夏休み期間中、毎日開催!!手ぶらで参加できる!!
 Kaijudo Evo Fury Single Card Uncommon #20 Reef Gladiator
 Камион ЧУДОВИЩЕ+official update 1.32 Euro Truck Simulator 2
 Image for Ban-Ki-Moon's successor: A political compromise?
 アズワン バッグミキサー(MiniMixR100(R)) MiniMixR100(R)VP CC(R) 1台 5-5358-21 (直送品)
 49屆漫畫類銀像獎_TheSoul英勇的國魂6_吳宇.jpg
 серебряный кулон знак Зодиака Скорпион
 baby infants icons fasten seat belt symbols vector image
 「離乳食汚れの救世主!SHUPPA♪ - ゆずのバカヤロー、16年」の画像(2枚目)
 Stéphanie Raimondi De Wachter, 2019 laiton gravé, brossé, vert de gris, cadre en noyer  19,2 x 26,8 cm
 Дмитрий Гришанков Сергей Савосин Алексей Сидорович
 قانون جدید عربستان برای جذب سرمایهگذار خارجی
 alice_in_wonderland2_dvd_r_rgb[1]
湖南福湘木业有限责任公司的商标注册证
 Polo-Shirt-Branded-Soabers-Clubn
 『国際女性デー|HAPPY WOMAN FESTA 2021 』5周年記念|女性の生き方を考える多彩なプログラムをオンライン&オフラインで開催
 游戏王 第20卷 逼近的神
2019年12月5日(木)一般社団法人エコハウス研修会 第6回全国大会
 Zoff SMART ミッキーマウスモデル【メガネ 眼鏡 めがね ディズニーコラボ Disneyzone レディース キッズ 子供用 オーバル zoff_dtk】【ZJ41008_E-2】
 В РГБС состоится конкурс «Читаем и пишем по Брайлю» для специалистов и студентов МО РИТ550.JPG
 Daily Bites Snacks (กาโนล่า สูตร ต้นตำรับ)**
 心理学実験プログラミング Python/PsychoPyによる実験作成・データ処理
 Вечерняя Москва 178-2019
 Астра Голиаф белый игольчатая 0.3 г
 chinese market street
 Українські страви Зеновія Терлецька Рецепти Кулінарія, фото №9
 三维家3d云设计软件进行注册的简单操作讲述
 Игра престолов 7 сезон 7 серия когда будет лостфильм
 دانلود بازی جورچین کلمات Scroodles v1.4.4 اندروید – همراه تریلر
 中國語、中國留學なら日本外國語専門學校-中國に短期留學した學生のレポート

◆ Exercise
Using the records above, write out exactly the lines from the one containing "Вечерняя Москва 178-2019" through the last, and add nothing.

◆ Worked solution
 Вечерняя Москва 178-2019
 Астра Голиаф белый игольчатая 0.3 г
 chinese market street
 Українські страви Зеновія Терлецька Рецепти Кулінарія, фото №9
 三维家3d云设计软件进行注册的简单操作讲述
 Игра престолов 7 сезон 7 серия когда будет лостфильм
 دانلود بازی جورچین کلمات Scroodles v1.4.4 اندروید – همراه تریلر
 中國語、中國留學なら日本外國語専門學校-中國に短期留學した學生のレポート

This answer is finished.